--- WORK INSTRUCTIONS ---
Please copy all of the records exactly, leaving nothing out.

EXCERPTED DATA START

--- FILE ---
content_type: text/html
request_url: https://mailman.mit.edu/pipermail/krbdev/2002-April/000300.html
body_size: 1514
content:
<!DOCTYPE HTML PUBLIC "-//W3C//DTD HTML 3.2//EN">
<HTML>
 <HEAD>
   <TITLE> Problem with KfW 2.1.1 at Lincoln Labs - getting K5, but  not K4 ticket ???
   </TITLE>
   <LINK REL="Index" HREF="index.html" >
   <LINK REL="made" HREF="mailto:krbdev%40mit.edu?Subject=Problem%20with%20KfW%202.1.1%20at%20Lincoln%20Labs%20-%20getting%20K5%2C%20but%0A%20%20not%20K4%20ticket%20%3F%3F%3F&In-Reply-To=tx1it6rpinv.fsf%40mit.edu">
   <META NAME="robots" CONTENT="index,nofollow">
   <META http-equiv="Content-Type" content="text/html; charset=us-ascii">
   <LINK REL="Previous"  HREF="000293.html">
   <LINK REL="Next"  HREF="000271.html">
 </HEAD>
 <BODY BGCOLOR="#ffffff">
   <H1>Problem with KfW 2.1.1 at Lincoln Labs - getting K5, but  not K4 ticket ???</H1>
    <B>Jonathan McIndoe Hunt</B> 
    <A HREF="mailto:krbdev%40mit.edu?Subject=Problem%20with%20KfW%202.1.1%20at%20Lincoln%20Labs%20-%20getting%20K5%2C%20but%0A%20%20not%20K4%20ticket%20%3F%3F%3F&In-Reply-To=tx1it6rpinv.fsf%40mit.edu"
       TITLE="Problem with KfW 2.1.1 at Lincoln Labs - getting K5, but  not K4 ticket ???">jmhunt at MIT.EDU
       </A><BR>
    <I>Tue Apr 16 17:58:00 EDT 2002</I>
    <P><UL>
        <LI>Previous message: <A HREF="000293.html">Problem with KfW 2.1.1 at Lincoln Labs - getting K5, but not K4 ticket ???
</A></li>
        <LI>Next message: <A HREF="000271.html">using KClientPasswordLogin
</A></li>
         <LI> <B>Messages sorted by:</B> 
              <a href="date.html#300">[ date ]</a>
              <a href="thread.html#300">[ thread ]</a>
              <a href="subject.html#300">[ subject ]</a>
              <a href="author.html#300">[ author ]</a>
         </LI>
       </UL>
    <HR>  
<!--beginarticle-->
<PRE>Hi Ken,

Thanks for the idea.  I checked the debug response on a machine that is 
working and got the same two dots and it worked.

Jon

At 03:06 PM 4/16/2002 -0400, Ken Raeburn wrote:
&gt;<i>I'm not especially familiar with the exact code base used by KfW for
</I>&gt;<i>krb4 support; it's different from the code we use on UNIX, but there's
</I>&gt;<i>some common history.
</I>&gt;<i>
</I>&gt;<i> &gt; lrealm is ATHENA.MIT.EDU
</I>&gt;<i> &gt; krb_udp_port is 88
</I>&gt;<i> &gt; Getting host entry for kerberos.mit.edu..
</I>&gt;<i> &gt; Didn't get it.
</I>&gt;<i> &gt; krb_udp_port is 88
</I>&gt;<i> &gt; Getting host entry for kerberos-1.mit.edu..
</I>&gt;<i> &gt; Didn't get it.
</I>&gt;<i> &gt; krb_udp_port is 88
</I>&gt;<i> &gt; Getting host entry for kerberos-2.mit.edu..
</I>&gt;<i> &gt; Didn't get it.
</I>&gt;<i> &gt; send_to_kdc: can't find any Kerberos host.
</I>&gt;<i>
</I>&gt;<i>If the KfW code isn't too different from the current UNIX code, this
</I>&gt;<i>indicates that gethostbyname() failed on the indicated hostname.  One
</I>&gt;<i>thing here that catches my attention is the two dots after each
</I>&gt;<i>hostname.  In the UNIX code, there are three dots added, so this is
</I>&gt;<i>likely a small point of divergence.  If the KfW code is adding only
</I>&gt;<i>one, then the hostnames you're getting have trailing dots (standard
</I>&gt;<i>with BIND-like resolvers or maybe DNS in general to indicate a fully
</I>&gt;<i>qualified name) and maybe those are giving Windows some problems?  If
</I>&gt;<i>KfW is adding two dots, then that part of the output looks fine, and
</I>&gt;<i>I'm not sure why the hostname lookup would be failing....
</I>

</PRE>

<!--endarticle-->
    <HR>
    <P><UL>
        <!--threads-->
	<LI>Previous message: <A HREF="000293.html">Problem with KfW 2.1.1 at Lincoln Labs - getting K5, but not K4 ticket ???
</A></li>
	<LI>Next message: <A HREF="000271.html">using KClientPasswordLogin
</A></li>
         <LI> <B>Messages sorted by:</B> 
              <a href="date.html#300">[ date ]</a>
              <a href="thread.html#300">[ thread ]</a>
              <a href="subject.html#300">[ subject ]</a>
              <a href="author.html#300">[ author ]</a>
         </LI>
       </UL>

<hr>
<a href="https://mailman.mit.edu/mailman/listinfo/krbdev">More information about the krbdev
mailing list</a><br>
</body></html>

EXCERPTED DATA END

--- ANSWER TO THE PROBLEM ---
--- FILE ---
content_type: text/html
request_url: https://mailman.mit.edu/pipermail/krbdev/2002-April/000300.html
body_size: 1514
content:
<!DOCTYPE HTML PUBLIC "-//W3C//DTD HTML 3.2//EN">
<HTML>
 <HEAD>
   <TITLE> Problem with KfW 2.1.1 at Lincoln Labs - getting K5, but  not K4 ticket ???
   </TITLE>
   <LINK REL="Index" HREF="index.html" >
   <LINK REL="made" HREF="mailto:krbdev%40mit.edu?Subject=Problem%20with%20KfW%202.1.1%20at%20Lincoln%20Labs%20-%20getting%20K5%2C%20but%0A%20%20not%20K4%20ticket%20%3F%3F%3F&In-Reply-To=tx1it6rpinv.fsf%40mit.edu">
   <META NAME="robots" CONTENT="index,nofollow">
   <META http-equiv="Content-Type" content="text/html; charset=us-ascii">
   <LINK REL="Previous"  HREF="000293.html">
   <LINK REL="Next"  HREF="000271.html">
 </HEAD>
 <BODY BGCOLOR="#ffffff">
   <H1>Problem with KfW 2.1.1 at Lincoln Labs - getting K5, but  not K4 ticket ???</H1>
    <B>Jonathan McIndoe Hunt</B> 
    <A HREF="mailto:krbdev%40mit.edu?Subject=Problem%20with%20KfW%202.1.1%20at%20Lincoln%20Labs%20-%20getting%20K5%2C%20but%0A%20%20not%20K4%20ticket%20%3F%3F%3F&In-Reply-To=tx1it6rpinv.fsf%40mit.edu"
       TITLE="Problem with KfW 2.1.1 at Lincoln Labs - getting K5, but  not K4 ticket ???">jmhunt at MIT.EDU
       </A><BR>
    <I>Tue Apr 16 17:58:00 EDT 2002</I>
    <P><UL>
        <LI>Previous message: <A HREF="000293.html">Problem with KfW 2.1.1 at Lincoln Labs - getting K5, but not K4 ticket ???
</A></li>
        <LI>Next message: <A HREF="000271.html">using KClientPasswordLogin
</A></li>
         <LI> <B>Messages sorted by:</B> 
              <a href="date.html#300">[ date ]</a>
              <a href="thread.html#300">[ thread ]</a>
              <a href="subject.html#300">[ subject ]</a>
              <a href="author.html#300">[ author ]</a>
         </LI>
       </UL>
    <HR>  
<!--beginarticle-->
<PRE>Hi Ken,

Thanks for the idea.  I checked the debug response on a machine that is 
working and got the same two dots and it worked.

Jon

At 03:06 PM 4/16/2002 -0400, Ken Raeburn wrote:
&gt;<i>I'm not especially familiar with the exact code base used by KfW for
</I>&gt;<i>krb4 support; it's different from the code we use on UNIX, but there's
</I>&gt;<i>some common history.
</I>&gt;<i>
</I>&gt;<i> &gt; lrealm is ATHENA.MIT.EDU
</I>&gt;<i> &gt; krb_udp_port is 88
</I>&gt;<i> &gt; Getting host entry for kerberos.mit.edu..
</I>&gt;<i> &gt; Didn't get it.
</I>&gt;<i> &gt; krb_udp_port is 88
</I>&gt;<i> &gt; Getting host entry for kerberos-1.mit.edu..
</I>&gt;<i> &gt; Didn't get it.
</I>&gt;<i> &gt; krb_udp_port is 88
</I>&gt;<i> &gt; Getting host entry for kerberos-2.mit.edu..
</I>&gt;<i> &gt; Didn't get it.
</I>&gt;<i> &gt; send_to_kdc: can't find any Kerberos host.
</I>&gt;<i>
</I>&gt;<i>If the KfW code isn't too different from the current UNIX code, this
</I>&gt;<i>indicates that gethostbyname() failed on the indicated hostname.  One
</I>&gt;<i>thing here that catches my attention is the two dots after each
</I>&gt;<i>hostname.  In the UNIX code, there are three dots added, so this is
</I>&gt;<i>likely a small point of divergence.  If the KfW code is adding only
</I>&gt;<i>one, then the hostnames you're getting have trailing dots (standard
</I>&gt;<i>with BIND-like resolvers or maybe DNS in general to indicate a fully
</I>&gt;<i>qualified name) and maybe those are giving Windows some problems?  If
</I>&gt;<i>KfW is adding two dots, then that part of the output looks fine, and
</I>&gt;<i>I'm not sure why the hostname lookup would be failing....
</I>

</PRE>

<!--endarticle-->
    <HR>
    <P><UL>
        <!--threads-->
	<LI>Previous message: <A HREF="000293.html">Problem with KfW 2.1.1 at Lincoln Labs - getting K5, but not K4 ticket ???
</A></li>
	<LI>Next message: <A HREF="000271.html">using KClientPasswordLogin
</A></li>
         <LI> <B>Messages sorted by:</B> 
              <a href="date.html#300">[ date ]</a>
              <a href="thread.html#300">[ thread ]</a>
              <a href="subject.html#300">[ subject ]</a>
              <a href="author.html#300">[ author ]</a>
         </LI>
       </UL>

<hr>
<a href="https://mailman.mit.edu/mailman/listinfo/krbdev">More information about the krbdev
mailing list</a><br>
</body></html>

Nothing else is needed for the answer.